[Check your understanding]
[1] In the D. E. Shaw text, who acquired the 20 percent passive ownership stake from the bankruptcy estate of Lehman Brothers Holdings Inc. in 2015?
[2] Extend the D. E. Shaw text with new material that begins after its final sentence.
(Exercise text begins)
D. E. Shaw scaled back its private equity activities in India after 2013.

== Corporate structure ==
=== Management ===
Currently, the Executive Committee comprises Anne Dinning, Max Stone, Eric Wepsic, Eddie Fishman, Alexis Halaby, and Edwin Jager. The firm has 2,500 employees.

===Ownership===
In 2007, David Shaw sold a 20 percent stake to Lehman Brothers as part of a broader strategy to diversify his personal holdings; D. E. Shaw had $30 billion of assets under management in 2007. At the time of its bankruptcy in September 2008, Lehman Brothers' holdings in D. E. Shaw & Co. remained intact.

In 2015, Hillspire, the family office of Google chairman Eric Schmidt, acquired the 20 percent passive ownership stake in D. E. Shaw & Co. from the bankruptcy estate of Lehman Brothers Holdings Inc.
(Exercise text ends)
(Given material begins)
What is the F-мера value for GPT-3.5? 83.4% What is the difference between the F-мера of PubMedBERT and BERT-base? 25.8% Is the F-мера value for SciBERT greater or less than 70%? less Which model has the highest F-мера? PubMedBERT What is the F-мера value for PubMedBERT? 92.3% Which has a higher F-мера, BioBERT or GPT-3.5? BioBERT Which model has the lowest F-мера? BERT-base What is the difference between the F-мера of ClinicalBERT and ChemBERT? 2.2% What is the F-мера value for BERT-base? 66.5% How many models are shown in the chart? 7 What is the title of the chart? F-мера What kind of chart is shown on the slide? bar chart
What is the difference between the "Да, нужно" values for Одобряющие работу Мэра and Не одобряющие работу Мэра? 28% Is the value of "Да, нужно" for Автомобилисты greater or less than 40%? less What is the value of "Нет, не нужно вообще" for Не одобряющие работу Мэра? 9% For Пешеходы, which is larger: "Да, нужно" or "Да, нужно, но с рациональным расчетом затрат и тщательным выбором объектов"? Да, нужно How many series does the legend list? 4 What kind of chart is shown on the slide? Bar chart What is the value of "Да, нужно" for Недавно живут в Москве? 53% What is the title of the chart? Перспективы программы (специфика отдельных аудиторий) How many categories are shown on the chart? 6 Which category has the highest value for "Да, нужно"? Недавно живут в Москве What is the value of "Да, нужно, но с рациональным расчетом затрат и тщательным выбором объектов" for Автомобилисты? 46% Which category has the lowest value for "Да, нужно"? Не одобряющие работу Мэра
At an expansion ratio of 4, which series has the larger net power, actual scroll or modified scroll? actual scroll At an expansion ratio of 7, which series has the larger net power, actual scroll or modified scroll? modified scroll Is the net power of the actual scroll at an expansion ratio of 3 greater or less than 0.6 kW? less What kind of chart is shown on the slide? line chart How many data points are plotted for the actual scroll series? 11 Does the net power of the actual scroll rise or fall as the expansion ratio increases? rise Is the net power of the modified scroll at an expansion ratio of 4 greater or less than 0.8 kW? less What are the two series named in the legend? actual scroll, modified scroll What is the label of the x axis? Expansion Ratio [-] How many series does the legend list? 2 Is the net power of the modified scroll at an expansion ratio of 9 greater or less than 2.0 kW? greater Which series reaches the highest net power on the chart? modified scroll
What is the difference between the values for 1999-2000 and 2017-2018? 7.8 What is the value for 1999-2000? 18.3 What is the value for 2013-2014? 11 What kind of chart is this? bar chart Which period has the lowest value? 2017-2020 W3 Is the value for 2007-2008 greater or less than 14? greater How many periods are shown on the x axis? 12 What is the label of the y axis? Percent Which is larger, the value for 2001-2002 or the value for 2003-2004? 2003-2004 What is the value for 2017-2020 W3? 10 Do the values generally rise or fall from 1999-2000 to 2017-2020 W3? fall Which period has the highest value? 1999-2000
(Given material ends)
[Exercise responses]
[1] Hillspire, the family office of Google chairman Eric Schmidt, acquired it.

[2]
== Corporate affairs ==
===Corporate responsibility===
D. E. Shaw supports educational programs such as the American Regions Mathematics League, United States of America Mathematical Olympiad, the International Mathematical Olympiad, Mathematical Olympiad Program, and The Center for Excellence in Education.

===Office locations===
The firm has offices in the United States, China, England, India, Singapore, Luxembourg, and Bermuda.
==See also==
- Two Sigma Investments
- Renaissance Technologies
- D. E. Shaw Research
- Schrödinger, Inc.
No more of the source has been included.